I tried not to stare at the closed door. “You carved a faun into the bar in West Hollywood.”

“Mmm,” she said. “Now everyone has started carving things. I’m wonderful that way.” She turned and padded off to the right toward the small kitchenette, separated from the living room only by a long stretch of countertop. Her long braid was a strawberry-blond arrow pointing right at her magnificent ass.

“Should I ask her to put some clothes on?” I said to Teo quietly.

“I promise she’s safe from my evil groping man-hands.”

“What? That’s not what I— You know what, never mind. I’m just going to let people keep thinking I’m an asshole. It’s so much less trouble.”

Foxfeather grabbed an orange from a basket on the counter and dug into the peel with her fingers, her eyes hot. “You sure you don’t want some?” she said, as the sharp citrus smell began to waft over to us.

“Orange?” I said. “It’s just a regular orange?”

“No,” she said with wide, serious eyes. “It’s Valencia.”

I glanced at Teo. He slipped on his shades for a moment. “It’s clean,” he said, and slipped them off again.

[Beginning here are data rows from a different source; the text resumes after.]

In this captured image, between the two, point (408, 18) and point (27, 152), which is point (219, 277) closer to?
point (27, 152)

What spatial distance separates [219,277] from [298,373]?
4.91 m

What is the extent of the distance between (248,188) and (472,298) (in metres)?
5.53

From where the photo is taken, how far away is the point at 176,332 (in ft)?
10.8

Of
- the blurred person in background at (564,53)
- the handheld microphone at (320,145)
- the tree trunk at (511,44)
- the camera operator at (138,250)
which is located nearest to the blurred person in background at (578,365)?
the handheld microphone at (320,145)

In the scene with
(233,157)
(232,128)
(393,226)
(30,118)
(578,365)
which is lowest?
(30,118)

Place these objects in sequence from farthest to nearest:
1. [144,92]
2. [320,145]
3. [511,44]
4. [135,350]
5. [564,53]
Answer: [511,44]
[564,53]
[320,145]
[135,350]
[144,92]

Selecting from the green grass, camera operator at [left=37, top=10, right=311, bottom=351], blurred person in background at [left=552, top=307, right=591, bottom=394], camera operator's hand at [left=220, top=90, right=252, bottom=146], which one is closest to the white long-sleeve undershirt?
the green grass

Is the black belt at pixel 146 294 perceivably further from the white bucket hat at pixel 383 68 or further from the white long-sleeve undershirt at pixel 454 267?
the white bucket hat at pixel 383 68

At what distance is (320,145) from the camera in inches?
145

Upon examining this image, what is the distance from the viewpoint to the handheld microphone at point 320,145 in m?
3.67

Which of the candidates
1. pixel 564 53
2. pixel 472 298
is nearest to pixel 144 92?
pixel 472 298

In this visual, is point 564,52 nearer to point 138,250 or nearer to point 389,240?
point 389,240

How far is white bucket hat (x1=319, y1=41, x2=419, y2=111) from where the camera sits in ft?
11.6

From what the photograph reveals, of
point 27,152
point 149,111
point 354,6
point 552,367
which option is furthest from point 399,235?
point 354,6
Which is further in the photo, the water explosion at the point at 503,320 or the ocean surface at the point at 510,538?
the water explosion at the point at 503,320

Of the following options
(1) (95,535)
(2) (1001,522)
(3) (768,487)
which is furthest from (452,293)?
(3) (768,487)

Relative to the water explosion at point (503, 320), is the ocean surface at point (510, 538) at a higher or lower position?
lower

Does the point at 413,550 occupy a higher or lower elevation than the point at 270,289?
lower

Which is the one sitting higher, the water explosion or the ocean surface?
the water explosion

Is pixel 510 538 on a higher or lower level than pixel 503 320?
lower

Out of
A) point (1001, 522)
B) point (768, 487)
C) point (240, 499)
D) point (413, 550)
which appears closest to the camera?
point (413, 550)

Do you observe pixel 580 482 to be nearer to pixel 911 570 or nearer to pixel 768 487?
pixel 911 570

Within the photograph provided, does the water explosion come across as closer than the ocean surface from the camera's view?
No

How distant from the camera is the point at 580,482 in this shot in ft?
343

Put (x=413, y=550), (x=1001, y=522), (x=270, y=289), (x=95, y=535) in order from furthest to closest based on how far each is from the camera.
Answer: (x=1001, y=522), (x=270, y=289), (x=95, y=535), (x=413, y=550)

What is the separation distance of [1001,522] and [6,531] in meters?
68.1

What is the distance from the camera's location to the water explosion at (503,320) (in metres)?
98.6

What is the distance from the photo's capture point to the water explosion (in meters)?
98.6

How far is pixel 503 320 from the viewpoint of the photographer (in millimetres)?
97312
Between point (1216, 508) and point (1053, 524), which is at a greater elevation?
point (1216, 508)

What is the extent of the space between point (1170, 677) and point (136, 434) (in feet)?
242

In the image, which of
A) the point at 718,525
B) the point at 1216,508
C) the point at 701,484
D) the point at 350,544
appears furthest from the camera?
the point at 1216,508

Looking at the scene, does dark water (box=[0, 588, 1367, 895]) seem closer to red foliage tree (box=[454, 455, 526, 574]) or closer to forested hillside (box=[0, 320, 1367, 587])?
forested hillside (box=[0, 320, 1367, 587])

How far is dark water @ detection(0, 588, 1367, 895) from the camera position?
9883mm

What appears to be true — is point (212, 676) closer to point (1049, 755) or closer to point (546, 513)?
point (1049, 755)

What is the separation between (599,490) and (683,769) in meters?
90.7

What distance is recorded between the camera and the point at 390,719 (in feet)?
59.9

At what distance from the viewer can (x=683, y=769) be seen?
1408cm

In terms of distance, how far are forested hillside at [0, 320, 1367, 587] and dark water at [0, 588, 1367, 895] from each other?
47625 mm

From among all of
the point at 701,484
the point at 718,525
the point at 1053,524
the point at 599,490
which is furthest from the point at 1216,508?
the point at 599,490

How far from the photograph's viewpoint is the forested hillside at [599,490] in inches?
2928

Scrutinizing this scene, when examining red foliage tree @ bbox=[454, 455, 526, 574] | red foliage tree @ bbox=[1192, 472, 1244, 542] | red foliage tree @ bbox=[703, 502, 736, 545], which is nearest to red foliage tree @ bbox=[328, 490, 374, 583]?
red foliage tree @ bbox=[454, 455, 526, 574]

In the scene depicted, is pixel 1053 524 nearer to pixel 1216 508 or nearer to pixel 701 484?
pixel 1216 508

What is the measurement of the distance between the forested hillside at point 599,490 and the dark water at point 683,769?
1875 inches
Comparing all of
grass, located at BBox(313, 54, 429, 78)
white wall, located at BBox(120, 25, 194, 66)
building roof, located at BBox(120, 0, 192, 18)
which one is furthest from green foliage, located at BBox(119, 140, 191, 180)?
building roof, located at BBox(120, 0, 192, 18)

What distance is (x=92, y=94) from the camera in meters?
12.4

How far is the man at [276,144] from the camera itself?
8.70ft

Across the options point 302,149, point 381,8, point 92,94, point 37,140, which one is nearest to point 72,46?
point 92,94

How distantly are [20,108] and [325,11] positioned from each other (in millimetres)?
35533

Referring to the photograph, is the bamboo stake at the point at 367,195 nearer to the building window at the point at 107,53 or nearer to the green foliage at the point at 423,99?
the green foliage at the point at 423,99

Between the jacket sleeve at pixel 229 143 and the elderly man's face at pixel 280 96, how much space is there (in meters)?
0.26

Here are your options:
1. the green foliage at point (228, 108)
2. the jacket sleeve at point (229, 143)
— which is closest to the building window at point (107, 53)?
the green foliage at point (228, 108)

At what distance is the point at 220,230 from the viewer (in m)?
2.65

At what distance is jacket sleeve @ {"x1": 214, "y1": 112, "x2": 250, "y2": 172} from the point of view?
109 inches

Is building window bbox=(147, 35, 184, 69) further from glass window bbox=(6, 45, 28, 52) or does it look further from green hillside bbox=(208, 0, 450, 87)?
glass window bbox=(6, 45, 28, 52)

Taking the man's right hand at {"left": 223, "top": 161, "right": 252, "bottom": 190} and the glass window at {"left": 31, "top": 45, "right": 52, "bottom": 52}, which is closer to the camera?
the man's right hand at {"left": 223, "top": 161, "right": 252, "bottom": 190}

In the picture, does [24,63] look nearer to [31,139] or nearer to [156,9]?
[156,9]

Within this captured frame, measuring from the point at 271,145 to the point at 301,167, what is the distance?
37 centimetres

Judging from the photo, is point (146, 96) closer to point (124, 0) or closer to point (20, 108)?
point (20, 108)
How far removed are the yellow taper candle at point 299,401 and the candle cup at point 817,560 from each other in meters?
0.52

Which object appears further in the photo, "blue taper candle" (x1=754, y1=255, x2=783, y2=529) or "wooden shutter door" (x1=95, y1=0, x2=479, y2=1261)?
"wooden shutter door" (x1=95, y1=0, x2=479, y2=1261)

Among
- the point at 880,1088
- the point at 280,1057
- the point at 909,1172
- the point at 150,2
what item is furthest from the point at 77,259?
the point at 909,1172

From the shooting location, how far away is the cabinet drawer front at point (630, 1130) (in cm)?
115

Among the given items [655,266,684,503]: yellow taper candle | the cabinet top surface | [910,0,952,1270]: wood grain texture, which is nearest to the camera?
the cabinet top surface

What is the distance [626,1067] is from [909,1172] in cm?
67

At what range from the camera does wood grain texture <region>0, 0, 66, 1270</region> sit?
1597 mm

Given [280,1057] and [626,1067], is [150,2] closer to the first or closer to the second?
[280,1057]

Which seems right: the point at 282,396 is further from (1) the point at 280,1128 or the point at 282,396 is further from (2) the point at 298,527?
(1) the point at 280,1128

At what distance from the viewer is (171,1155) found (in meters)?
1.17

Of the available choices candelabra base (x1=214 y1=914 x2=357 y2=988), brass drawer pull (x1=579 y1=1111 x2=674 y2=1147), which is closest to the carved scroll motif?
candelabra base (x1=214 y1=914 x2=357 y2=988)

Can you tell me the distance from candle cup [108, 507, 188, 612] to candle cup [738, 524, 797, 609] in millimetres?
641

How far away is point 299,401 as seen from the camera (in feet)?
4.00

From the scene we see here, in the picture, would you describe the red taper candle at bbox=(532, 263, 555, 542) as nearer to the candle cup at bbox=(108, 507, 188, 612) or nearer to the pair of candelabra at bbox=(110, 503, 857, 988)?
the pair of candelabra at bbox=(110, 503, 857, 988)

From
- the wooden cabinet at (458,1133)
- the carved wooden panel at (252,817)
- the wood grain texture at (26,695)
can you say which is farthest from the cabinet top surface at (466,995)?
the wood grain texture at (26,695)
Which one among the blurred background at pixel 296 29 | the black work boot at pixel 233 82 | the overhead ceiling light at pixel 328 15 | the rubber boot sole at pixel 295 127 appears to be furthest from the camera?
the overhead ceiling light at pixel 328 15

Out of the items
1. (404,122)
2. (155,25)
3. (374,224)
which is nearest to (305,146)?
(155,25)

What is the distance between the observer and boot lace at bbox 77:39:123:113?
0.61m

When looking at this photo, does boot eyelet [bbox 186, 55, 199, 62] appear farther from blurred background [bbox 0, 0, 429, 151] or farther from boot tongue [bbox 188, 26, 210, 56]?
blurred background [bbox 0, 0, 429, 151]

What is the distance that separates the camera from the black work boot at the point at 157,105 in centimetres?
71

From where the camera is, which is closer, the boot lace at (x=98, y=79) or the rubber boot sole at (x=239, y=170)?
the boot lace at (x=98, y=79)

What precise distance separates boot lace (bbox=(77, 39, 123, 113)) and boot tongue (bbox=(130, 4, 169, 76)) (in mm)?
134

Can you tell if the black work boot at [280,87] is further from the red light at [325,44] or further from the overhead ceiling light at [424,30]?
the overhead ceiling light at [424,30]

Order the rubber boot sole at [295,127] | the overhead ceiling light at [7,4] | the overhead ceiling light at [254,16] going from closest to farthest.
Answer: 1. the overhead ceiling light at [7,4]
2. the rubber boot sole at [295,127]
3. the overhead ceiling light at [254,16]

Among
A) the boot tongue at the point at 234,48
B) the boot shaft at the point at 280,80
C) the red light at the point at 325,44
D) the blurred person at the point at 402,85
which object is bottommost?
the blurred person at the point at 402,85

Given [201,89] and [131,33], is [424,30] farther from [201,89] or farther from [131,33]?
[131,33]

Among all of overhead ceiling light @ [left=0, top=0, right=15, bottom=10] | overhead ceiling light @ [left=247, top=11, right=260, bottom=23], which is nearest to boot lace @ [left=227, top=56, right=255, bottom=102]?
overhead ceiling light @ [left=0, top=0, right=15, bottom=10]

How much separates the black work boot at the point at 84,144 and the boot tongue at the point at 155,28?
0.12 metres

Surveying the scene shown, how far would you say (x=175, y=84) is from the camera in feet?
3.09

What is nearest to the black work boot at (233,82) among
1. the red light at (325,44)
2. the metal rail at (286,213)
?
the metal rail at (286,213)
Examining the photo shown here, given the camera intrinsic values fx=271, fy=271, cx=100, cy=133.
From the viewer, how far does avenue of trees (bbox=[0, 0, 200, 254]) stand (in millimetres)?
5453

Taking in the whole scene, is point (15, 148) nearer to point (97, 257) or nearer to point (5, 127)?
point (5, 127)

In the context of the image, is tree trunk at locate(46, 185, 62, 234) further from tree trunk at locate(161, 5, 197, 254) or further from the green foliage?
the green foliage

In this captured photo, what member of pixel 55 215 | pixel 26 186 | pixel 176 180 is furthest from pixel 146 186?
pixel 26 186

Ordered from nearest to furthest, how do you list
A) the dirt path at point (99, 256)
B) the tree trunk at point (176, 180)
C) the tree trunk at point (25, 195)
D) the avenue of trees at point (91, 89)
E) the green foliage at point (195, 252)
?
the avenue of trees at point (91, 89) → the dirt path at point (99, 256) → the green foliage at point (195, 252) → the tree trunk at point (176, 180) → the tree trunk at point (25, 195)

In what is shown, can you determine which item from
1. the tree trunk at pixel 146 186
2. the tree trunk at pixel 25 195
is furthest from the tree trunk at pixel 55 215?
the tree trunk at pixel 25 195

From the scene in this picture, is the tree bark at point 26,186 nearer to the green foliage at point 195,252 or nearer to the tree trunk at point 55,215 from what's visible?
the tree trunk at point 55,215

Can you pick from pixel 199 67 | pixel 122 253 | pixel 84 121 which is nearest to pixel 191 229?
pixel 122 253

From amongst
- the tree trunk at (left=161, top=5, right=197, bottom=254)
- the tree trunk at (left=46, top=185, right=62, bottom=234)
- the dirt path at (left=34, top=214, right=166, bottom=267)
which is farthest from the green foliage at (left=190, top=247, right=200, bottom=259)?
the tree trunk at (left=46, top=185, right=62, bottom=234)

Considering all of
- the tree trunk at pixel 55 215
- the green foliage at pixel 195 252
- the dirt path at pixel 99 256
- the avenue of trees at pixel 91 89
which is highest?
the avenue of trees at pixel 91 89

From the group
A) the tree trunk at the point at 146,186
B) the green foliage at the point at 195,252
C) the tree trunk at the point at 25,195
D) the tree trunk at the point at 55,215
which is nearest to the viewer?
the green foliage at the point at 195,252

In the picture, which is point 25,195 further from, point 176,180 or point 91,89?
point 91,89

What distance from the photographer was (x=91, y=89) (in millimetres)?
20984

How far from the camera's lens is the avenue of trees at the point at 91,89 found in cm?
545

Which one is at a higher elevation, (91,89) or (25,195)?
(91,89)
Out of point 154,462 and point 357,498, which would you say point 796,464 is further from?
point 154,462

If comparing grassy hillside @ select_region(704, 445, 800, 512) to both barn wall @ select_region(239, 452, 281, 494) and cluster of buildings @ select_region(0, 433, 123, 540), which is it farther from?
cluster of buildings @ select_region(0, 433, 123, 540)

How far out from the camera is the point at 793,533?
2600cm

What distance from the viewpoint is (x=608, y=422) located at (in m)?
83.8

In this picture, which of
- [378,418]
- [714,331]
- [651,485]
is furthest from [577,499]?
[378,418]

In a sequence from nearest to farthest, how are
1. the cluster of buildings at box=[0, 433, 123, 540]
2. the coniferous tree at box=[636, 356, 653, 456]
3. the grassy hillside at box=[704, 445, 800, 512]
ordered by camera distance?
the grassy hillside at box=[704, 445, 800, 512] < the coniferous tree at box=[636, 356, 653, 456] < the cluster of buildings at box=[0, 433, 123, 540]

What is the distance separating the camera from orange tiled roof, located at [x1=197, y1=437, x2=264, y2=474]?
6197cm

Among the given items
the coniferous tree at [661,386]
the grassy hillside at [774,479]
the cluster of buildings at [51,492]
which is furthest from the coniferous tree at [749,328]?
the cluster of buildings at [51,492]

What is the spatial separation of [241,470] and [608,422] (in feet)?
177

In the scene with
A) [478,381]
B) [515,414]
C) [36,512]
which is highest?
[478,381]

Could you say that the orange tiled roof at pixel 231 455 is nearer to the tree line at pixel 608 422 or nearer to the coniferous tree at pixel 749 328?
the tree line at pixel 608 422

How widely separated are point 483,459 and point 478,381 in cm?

“Uh, okay,” I said, turning back to her. “So, this guy you carved, was that someone you know?”

Foxfeather tore a long spiral strip of peel from the orange, shivering with anticipation. Her eyes never left the fruit as she answered me in a dreamy tone. “I don’t know the faun personally,” she said. “But yes, it did come into my bar one day, and I had to throw it out.”

“Why?”

Foxfeather looked up at me and gave her thumb a long, slow lick. “It was a bad faun,” she said. “Very, very bad.”





31


“In what way was this faun bad, exactly?” I asked Baroness Foxfeather, watching her peel long white fibers away from the pulp of her orange.

“Mmm, it put on such an interesting human face, I didn’t think to look underneath until we were already talking. And then I had to throw it out of the bar. Filthy thing.”

“So his crime was—being a commoner, basically. Got it. Was his name Claybriar?”

“Probably. That sounds like the sorts of names those things have.” Her fingers savagely tore loose a slippery wedge of orange and pushed the end of it into her mouth. As she bit it in half, her eyes grew fixed and bright with joy. She beckoned me closer with one finger.

I glanced at Teo, who gave me a go on gesture. He himself looked like his feet had grown roots in the floor.

Leaning heavily on my cane, I made my way toward her. The countertop was between us; she leaned her elbows on it and continued to beckon me as though intending to whisper. I leaned over the counter helpfully, but instead of speaking she held out the other half of the orange wedge. When I reached for it, she laughed and moved it behind her back.

I sighed. “Do you remember what Claybriar talked to you about?”